Inverse Adding-Doubling is a command-line program that determines the intrinsic optical properties of a flat scattering and absoption sample using measurements of the total reflection and transmission. Basically, optical properties are repeatedly guessed until the calculated reflection and transmission match the measured values.

This package provides two executables ad and iad. The first does a forward adding-doubling calculation (i.e., given the albedo, optical thickness, and anisotropy it returns the total reflection and transmission). The second does the reverse.

This program Prahl et al., Applied Optics, 32, 559-568, 1993 uses the Adding-Doubling method of van de Hulst Multiple Light Scattering, Academic Press, 1978. I extended the Adding-Doubling method to account for Fresnel reflection at boundaries as well as corrections that must accompany integrating sphere experiments.

Finally, integrating spheres do not always collect all the light that exits from the front or back surface of a sample. Since this is impossible to account for the 1D adding-doubling technique, a Monte Carlo simulation is included in the inverse calculation.

Details about using the program are documented in the accompanying manual.
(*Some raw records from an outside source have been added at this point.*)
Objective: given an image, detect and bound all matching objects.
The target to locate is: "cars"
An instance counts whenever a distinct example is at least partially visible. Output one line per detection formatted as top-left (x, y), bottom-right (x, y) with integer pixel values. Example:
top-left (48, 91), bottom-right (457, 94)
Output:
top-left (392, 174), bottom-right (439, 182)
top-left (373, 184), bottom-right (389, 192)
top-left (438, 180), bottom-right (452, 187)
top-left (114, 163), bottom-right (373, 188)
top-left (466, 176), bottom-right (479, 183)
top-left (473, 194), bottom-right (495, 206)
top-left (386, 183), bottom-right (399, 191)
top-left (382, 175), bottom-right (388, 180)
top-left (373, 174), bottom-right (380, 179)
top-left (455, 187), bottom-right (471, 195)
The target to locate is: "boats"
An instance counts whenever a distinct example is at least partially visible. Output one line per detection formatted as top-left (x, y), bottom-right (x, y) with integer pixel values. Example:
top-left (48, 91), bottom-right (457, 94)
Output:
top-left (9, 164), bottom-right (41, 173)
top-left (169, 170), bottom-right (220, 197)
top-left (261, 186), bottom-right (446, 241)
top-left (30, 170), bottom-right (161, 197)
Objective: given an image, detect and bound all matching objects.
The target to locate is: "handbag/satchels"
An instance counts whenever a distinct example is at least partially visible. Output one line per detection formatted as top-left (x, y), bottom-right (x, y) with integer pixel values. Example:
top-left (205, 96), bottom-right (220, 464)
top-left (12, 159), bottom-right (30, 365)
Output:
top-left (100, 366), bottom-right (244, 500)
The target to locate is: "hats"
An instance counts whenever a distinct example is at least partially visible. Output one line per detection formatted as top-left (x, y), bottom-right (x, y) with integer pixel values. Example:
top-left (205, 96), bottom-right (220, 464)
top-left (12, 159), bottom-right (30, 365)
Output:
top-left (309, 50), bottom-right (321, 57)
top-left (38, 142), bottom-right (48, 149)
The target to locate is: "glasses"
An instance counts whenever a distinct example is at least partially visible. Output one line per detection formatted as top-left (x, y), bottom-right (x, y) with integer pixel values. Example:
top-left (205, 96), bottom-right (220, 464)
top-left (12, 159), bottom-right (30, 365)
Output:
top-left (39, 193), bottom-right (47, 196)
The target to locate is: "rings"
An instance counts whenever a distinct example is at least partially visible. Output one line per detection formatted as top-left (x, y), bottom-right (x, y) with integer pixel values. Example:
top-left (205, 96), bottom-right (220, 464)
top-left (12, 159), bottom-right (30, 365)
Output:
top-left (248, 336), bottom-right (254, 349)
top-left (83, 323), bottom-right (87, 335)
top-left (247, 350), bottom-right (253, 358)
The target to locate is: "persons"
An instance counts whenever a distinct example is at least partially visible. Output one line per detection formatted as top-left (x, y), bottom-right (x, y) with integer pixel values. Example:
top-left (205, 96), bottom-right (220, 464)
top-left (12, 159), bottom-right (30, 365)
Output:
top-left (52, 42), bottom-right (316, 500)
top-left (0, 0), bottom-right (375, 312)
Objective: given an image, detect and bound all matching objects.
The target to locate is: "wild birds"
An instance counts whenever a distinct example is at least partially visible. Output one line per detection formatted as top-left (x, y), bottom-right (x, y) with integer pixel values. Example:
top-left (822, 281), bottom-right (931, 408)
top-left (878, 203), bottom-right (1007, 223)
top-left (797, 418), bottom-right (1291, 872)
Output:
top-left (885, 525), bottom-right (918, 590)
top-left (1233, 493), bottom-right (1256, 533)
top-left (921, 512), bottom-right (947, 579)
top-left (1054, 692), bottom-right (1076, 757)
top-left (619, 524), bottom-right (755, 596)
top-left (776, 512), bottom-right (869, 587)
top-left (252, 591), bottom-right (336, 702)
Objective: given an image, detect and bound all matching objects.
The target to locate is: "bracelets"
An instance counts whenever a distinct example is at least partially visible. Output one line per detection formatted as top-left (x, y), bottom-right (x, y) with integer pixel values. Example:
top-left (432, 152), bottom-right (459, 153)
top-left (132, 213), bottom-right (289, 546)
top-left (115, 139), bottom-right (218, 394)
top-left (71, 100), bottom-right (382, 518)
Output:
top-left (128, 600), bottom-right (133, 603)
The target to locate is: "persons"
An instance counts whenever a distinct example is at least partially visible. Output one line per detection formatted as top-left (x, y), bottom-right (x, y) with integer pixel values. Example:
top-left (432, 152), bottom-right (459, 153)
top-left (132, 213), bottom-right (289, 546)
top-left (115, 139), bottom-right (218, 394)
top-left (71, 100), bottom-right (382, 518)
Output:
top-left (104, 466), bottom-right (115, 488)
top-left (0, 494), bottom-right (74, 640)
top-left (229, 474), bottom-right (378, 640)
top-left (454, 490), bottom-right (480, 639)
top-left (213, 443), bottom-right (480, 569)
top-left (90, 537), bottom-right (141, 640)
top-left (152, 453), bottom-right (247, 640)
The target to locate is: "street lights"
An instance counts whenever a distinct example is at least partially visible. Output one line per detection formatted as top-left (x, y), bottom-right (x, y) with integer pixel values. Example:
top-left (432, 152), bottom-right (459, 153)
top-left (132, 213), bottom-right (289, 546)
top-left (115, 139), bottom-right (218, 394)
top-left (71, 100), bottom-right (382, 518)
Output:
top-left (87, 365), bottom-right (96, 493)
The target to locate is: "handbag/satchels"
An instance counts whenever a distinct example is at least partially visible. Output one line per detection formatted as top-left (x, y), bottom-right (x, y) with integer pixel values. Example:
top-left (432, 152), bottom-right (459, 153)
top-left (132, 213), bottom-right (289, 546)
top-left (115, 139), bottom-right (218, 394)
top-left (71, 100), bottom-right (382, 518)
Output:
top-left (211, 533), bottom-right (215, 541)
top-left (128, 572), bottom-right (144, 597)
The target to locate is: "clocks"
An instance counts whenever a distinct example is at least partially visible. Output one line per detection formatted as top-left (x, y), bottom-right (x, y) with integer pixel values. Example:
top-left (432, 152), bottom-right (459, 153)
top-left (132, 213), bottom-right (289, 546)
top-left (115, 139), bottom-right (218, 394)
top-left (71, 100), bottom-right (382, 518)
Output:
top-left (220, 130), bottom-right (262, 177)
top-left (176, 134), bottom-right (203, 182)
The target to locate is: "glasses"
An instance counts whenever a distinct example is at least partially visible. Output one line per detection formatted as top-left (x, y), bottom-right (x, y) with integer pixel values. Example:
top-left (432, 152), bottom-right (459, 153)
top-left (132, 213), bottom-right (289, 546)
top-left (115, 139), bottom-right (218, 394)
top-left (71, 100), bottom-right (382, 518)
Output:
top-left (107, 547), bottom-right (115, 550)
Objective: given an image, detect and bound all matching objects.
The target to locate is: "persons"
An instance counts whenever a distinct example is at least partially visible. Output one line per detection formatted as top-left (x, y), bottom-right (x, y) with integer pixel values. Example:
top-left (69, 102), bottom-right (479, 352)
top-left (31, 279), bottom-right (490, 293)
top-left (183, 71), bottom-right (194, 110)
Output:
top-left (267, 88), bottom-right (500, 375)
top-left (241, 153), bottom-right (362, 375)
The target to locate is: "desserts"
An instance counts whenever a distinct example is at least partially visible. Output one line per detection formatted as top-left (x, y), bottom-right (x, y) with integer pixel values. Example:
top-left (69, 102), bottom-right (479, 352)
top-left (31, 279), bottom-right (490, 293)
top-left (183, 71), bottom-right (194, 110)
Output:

In principle, in a unix environment you should be able to just type

make install

to create and install executable versions of the ad and iad programs. See for more details. Then run

iad test/basic-A.rxt

to translate the reflection and transmission measurements to optical properties in the generated file test/basic-A.txt

For Windows, there are executable binaries ad.exe and iad.exe compiled using MinGW-w64. These apps can be run using the Command Prompt application cmd.exe. These binaries are packaged in a separate iad-win distributions on github or omlc.


This is located in the doc/ directory.

Python support

Once you have installed the shared library (.dylib under macOS) or (.so under linux) then you can install python bindings

pip install iadpython

then in Jupyter

import numpy as np
import matplotlib.pyplot as plt
import iadpython as iad

g = np.linspace(0.5,0.8,50)
plt.plot(g, iad.rt(1,1,0.5,1.0,g))

Shared library support.

Edit the Makefile to select the right type of shared library for your platform

make install-lib

Mathematica support.

If you have Mathematica, then (and only if you have installed the right tools and edited the Makefile for your platform) and have the libraries installed then you should be able to type

make mma
make install mma

and then load the iad module and then type

Plot[UR1[0.5,1.0,g], {g,0.5,0.8}]

in Mathematica to get a graph. Very cool.